20Aleida Assmann apporte finalement un éclairage précieux sur les enjeux de la culture du souvenir dans la construction de l’identité, au niveau individuel, national et transnational. Toutefois, il semble que sa volonté de « dépassionner le débat » éclipse celle de prendre part au débat. Théoricienne fondatrice des études sur la mémoire, A. Assmann apparaît comme une instance surplombant les différentes formes de malaise et sa démarche se limite finalement à résumer puis atténuer les positions excessives des autres penseurs. Ce faisant, elle écarte certaines questions sensibles et actuelles susceptibles de ternir l’optimisme dont elle fait preuve face à la culture du souvenir. Le développement sur la mémoire de la RDA suggère par exemple une forme d’échec de la démocratie dont le récit positif de la réunification a provoqué la mise en retrait des anciens citoyens de l’Allemagne de l’est. A. Assmann ne s’aventure pas sur ce terrain périlleux qui pourtant occupe une place dans le débat contemporain : la question se retrouve notamment dans l’étude anthropologique d’Irene Götz, Deutsche Identitäten, et plus explicitement chez la sociologue Naika Foroutan qui a travaillé sur l’analogie entre le traitement des anciens habitants de la RDA et des personnes d’origines migratoires, tous considérés comme des « citoyens de seconde classe11 ». De même, on aurait attendu d’une didacticienne une réflexion plus approfondie sur le rôle de la mémoire dans l’enseignement de l’histoire, et surtout sur l’enjeu de la pluralisation de la mémoire. De manière anecdotique, A. Assmann propose d’impliquer les enfants d’origine migratoire dans la mémoire nationale en décentrant le récit de l’Holocauste : la Turquie a aidé des Juifs à s’enfuir et les a accueillis. Mais ce n’est qu’un début de réponse à un débat plus profond et qui engage aussi la question de l’identité européenne : comment l’histoire doit-elle être enseignée ? Et quelle histoire ? Faut‑il par exemple développer l’enseignement de l’histoire européenne et, avec, une conscience européenne ?

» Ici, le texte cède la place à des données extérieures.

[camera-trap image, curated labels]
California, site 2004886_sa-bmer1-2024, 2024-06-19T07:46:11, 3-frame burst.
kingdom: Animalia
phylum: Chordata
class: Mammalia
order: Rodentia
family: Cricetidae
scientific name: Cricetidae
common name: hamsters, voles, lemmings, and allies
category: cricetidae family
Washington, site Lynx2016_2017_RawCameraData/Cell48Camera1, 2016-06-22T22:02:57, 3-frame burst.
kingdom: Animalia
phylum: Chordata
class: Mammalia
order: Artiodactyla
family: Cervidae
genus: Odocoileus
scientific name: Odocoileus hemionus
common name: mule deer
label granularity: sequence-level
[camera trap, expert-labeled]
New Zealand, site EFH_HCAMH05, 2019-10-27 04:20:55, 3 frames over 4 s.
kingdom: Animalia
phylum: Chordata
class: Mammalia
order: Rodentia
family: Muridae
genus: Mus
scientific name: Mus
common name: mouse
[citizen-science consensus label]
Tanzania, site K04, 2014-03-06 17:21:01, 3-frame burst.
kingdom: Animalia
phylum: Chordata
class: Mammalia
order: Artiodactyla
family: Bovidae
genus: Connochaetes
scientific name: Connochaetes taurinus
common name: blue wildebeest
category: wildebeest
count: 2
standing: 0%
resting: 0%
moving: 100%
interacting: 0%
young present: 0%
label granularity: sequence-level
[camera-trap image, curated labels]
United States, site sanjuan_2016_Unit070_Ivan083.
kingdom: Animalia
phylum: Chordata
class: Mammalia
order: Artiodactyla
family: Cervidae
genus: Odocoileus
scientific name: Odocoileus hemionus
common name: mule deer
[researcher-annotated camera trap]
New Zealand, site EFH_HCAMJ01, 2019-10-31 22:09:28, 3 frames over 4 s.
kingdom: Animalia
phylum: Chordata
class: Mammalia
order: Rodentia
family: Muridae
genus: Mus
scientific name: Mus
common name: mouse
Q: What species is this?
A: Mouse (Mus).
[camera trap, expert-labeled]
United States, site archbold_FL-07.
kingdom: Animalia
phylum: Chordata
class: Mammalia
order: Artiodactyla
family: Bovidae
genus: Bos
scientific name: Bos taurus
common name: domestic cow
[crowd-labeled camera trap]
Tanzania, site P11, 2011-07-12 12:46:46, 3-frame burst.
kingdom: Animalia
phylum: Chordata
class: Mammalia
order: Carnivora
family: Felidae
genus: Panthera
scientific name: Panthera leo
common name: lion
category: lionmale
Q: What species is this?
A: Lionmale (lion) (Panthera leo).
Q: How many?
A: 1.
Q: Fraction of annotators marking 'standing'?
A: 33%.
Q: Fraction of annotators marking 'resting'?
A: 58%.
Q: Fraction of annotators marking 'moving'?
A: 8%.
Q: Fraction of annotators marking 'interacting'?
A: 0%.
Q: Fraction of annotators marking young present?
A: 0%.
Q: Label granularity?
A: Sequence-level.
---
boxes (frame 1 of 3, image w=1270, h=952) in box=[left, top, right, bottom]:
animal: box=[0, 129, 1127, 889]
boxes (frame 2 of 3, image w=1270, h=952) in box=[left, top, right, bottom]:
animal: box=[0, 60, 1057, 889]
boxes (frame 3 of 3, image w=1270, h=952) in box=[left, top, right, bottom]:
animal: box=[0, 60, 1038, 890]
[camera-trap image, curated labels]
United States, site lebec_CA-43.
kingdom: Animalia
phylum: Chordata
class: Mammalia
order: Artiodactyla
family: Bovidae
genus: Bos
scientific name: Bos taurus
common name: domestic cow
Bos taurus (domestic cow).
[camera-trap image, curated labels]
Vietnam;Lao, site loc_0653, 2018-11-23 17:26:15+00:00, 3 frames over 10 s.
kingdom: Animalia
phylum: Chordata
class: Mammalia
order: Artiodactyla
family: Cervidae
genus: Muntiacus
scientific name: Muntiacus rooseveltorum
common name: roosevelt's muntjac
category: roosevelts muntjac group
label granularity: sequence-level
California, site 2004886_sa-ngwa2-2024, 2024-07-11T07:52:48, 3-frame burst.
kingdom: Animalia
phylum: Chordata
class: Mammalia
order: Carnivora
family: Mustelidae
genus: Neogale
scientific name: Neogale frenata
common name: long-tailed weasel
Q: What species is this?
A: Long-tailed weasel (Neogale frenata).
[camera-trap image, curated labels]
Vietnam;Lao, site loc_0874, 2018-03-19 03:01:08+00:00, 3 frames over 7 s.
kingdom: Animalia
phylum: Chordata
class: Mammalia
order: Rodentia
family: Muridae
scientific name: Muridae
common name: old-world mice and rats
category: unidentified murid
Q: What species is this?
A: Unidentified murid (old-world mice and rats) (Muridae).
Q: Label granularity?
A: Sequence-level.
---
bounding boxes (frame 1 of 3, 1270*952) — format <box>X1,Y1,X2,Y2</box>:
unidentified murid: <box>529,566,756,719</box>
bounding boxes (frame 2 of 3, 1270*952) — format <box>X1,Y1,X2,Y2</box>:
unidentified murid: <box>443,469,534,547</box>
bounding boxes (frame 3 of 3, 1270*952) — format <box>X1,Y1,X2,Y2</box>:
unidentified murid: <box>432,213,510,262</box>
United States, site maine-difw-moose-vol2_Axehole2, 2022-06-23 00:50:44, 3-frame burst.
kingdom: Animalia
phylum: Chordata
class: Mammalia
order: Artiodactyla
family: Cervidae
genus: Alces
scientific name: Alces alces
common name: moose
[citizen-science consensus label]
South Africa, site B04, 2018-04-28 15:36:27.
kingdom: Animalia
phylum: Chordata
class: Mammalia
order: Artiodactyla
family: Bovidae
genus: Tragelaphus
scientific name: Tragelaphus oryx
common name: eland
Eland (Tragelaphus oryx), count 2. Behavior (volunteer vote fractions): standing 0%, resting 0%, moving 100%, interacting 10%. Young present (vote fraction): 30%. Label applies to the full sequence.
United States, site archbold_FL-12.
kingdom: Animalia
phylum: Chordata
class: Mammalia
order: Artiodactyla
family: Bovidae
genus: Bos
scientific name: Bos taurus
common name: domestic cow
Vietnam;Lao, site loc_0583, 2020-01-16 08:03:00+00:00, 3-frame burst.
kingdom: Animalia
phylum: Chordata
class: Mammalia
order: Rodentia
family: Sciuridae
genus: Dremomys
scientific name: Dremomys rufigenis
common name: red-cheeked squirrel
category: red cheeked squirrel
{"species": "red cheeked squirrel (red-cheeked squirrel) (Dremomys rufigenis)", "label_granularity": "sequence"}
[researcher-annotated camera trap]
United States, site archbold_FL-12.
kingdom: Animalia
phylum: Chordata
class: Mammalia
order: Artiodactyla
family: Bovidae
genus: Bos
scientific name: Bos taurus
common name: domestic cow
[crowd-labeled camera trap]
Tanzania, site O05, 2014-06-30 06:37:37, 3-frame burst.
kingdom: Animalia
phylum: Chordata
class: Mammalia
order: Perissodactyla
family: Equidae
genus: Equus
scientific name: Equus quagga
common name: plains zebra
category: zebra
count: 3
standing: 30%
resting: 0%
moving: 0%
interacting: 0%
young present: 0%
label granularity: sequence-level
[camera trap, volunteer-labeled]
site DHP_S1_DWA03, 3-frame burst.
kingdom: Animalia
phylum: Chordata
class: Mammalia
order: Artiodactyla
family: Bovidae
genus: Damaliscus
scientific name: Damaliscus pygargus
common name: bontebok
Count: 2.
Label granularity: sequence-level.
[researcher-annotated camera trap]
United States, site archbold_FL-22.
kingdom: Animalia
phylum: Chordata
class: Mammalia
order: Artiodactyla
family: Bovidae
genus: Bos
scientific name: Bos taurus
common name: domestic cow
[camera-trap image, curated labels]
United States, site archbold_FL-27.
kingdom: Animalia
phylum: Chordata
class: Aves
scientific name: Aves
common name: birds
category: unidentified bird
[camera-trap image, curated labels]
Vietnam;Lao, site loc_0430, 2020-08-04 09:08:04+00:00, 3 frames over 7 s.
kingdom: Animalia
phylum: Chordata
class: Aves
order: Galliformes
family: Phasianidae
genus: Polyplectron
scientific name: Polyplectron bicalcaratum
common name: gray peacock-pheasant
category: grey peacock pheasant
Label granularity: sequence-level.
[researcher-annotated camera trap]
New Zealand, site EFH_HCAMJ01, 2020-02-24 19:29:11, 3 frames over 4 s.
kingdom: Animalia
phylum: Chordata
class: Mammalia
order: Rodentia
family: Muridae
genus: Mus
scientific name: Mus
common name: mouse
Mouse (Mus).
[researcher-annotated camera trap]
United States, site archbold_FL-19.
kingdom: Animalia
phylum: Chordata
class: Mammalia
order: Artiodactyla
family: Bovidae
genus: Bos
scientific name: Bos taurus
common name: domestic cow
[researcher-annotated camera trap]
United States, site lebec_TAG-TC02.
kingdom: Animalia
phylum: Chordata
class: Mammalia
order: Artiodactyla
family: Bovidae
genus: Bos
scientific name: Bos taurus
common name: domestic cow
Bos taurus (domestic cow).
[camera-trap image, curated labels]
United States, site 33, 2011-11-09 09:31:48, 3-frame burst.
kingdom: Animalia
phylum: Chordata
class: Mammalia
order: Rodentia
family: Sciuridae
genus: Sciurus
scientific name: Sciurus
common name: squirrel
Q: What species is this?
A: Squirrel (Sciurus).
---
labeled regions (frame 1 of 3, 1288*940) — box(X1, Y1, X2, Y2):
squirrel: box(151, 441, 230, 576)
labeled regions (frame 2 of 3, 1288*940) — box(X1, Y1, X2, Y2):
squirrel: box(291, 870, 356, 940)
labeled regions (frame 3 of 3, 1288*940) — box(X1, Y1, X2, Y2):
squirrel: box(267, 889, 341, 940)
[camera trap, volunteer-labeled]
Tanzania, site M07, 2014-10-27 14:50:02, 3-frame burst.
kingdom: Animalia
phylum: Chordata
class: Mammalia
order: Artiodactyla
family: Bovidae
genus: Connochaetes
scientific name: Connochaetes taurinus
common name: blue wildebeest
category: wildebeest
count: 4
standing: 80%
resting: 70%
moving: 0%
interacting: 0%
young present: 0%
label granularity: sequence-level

21Évidemment le cadre d’une « intervention » ne permet pas de répondre à tout mais, précisément, la liste de concepts abordés aurait gagné à être plus restreinte, d’autant qu’elle se révèle parfois répétitive, pour laisser la place à une réflexion qui s’engage plus franchement dans le débat, au risque d’être moins consensuelle. En somme, pour le lecteur qui n’est pas familier des travaux d’A. Assmann, Das neue Unbehagen an der Erinnerungskultur constitue une introduction concise à l’histoire de la culture du souvenir et aux concepts forgés pour la penser ; il faudra se reporter à ses autres ouvrages si l’on veut lire des développements plus longs et appliqués plus précisément. C’est là la force et la faiblesse de l’ouvrage : état des lieux critique qui balaie largement les débats menés depuis les années 1990, l’essai offre un condensé clair et didactique mais parfois trop rapide. Prenons alors l’essai pour ce qu’il peut être : un outillage théorique qui donne aux nouvelles générations les fondamentaux pour s’engager dans le débat avec leurs propres solutions.